The Chronometry exhibition on the third floor presents a large collection of historical and modern clocks and watches of all kinds as well as instruments for measuring very long and very short time intervals.

The Chronometry exhibition is complemented by the 'Sundial Garden' on the sixth-floor terrace, which has direct exposure to the sun. In addition, clocks, watches and other instruments for measuring time are included in many other sections of the museum:

In the museum courtyard outside the entrance to the library, an analemmatic sundial is carved in the pavement. The role of the gnomon – the vertical rod casting a shadow – is performed by museum visitors. They simply stand at the right spot and their shadow indicates the time. While performing this function they also have an excellent view of the large astronomical clock on the clock tower. Moreover, after walking through the base of the tower beneath that clock onto the Zenneck Bridge, they can admire a large, painted vertical sundial on the outside face of the clock tower. For more information on these clocks, see the section on astronomical clocks.

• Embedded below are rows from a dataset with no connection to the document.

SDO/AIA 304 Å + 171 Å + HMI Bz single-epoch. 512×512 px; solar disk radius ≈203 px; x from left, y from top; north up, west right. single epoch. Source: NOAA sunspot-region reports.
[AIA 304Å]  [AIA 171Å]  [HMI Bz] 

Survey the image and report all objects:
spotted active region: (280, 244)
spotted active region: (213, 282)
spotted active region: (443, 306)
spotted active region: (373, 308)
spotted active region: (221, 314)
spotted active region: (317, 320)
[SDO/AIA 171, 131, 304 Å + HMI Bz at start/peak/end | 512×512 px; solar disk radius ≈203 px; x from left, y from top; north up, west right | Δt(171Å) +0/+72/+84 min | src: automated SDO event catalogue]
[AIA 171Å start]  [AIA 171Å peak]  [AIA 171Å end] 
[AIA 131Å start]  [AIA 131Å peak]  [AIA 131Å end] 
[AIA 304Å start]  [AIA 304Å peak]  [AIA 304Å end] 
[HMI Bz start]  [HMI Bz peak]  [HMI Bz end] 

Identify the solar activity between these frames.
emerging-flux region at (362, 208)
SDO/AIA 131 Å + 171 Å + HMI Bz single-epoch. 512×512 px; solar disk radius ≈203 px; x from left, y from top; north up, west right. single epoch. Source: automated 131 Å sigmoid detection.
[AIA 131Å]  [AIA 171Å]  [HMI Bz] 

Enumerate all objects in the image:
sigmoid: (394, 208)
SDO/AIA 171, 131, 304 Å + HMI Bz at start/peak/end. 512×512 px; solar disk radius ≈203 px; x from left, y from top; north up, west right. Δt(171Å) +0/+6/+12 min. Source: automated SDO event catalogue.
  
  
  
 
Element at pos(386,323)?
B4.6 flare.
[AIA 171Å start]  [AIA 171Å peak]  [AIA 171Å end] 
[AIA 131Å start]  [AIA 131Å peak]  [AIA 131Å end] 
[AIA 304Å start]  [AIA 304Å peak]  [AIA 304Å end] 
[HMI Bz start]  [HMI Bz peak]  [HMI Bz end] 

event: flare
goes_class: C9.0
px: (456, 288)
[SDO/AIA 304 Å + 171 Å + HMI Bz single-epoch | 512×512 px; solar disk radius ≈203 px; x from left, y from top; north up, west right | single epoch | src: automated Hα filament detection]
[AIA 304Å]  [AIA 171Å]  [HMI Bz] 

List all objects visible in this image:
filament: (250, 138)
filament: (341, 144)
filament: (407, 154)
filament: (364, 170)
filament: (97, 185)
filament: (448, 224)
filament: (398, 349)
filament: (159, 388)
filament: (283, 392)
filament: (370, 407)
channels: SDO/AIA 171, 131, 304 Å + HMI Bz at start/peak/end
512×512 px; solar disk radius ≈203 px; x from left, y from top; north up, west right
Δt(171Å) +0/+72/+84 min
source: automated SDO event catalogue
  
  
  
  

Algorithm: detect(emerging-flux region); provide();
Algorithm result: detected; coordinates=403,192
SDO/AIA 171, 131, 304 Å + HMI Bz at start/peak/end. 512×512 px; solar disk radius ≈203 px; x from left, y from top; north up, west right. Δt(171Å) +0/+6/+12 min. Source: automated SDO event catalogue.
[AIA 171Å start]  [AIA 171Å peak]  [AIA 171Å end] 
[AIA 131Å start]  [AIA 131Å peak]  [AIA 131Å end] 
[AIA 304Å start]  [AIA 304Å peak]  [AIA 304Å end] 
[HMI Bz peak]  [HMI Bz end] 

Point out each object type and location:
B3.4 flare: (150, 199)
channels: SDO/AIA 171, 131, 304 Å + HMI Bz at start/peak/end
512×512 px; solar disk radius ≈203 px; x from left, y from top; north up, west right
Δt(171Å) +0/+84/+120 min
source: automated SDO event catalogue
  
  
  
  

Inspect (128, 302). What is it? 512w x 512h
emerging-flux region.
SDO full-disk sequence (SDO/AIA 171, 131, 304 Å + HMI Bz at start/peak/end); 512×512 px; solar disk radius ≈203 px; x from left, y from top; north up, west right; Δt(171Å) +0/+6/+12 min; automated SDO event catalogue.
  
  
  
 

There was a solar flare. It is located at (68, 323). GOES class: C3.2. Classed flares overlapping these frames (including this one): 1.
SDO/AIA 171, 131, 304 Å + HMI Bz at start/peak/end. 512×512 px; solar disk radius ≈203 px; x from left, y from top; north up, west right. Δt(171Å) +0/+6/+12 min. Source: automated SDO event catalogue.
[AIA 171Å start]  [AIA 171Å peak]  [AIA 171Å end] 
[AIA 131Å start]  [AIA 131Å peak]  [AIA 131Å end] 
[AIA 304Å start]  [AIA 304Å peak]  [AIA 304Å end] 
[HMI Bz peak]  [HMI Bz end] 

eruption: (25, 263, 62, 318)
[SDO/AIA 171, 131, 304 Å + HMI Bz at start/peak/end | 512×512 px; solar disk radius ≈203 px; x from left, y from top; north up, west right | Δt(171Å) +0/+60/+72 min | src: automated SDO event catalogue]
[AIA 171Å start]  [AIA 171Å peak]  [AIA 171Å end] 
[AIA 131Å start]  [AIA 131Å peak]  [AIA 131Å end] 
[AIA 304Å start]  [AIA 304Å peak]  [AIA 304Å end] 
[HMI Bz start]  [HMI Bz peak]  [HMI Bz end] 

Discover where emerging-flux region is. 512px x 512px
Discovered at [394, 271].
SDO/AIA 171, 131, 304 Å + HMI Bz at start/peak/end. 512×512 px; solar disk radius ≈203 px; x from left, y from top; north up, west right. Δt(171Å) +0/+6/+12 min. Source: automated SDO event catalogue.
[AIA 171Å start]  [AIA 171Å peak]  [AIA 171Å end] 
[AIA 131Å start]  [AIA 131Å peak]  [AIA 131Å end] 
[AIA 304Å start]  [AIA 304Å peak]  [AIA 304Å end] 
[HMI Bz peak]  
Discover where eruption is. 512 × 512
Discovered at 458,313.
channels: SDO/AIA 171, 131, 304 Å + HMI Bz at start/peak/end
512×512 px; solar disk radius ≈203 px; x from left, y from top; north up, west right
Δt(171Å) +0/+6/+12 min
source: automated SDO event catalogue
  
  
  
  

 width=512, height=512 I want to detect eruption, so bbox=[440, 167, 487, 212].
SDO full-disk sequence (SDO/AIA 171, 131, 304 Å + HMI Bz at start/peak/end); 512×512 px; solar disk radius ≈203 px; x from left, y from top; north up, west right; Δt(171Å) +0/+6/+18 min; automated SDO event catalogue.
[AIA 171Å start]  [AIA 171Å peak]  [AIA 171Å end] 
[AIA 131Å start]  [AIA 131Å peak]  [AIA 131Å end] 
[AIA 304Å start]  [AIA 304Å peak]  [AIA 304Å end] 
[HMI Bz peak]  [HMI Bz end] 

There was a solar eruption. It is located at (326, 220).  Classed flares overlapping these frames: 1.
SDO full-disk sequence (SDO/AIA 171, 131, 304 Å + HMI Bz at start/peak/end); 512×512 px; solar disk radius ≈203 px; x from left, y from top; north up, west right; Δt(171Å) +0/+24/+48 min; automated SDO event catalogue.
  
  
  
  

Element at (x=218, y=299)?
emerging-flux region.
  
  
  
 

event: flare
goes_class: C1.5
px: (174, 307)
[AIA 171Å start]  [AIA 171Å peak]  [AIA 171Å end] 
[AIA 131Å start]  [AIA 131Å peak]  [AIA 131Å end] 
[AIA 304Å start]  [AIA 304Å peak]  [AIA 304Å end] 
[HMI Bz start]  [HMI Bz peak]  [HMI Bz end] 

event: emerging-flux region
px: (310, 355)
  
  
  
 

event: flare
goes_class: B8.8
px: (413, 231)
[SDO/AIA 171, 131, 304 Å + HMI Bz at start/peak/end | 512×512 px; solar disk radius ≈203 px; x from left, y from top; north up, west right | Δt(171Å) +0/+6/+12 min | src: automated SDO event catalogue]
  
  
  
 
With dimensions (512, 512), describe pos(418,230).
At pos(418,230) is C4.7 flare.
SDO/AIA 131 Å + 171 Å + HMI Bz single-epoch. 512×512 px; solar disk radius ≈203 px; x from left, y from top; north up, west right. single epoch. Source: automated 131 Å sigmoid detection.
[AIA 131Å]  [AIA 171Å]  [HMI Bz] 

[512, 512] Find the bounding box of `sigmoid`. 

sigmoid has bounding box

Almost all of the clocks and chronometric instruments displayed indoors "produce" time with the oscillations of pendulums, wound springs, quartz crystals or even individual atoms. The historical sundials shown in these rooms cannot display the time because of the lack of sunshine. However, visitors can get a close look at the many different indicator scales used on the sundials.

In the Sundial Garden, however, visitors can witness directly how the sun "makes" time. Time is what determines our biological life. We forget Copernicus and feel that we are at the centre of the heavens, with the sun following its orbit overhead.